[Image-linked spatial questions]
------------------------

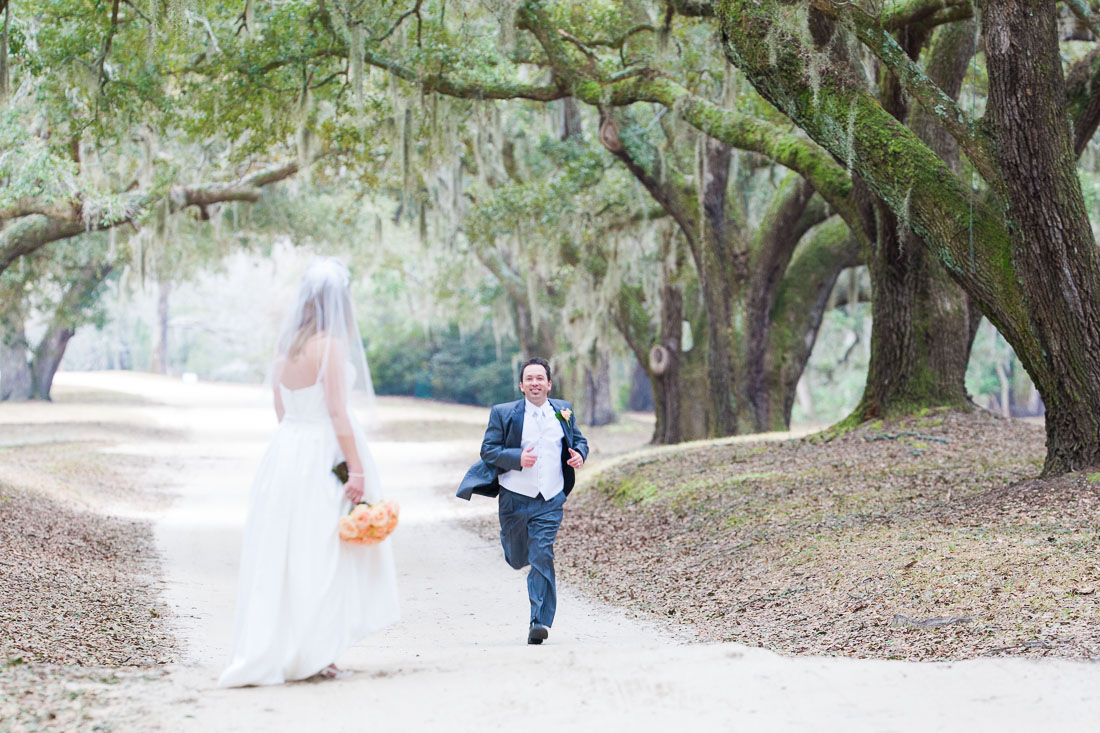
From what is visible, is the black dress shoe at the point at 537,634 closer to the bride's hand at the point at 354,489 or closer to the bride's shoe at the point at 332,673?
the bride's shoe at the point at 332,673

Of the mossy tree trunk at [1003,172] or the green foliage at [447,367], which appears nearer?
the mossy tree trunk at [1003,172]

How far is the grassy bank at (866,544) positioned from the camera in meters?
5.50

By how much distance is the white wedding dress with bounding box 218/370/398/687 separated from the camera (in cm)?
453

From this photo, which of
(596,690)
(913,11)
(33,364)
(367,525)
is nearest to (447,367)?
(33,364)

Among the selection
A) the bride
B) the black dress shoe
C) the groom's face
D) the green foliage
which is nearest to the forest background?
the groom's face

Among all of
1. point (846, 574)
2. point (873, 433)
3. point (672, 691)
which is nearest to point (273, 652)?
point (672, 691)

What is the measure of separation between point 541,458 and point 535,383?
0.41 m

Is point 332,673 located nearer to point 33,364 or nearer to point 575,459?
point 575,459

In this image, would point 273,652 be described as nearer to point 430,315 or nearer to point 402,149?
point 402,149

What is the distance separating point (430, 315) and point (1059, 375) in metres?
30.7

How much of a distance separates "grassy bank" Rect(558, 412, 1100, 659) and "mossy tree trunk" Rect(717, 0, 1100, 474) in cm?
81

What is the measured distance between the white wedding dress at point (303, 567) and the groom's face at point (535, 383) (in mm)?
1454

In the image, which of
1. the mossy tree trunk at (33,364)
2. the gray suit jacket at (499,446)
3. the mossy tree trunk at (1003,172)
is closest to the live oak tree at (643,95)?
the mossy tree trunk at (1003,172)

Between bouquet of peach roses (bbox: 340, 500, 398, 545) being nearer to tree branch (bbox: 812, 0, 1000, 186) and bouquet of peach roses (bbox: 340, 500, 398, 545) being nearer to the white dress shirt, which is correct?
the white dress shirt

------------------------

• Description of the task
Repeat the records word for word, starting at the line that contains "Between bouquet of" and continuing through the end of the records.

• Final result
Between bouquet of peach roses (bbox: 340, 500, 398, 545) being nearer to tree branch (bbox: 812, 0, 1000, 186) and bouquet of peach roses (bbox: 340, 500, 398, 545) being nearer to the white dress shirt, which is correct?
the white dress shirt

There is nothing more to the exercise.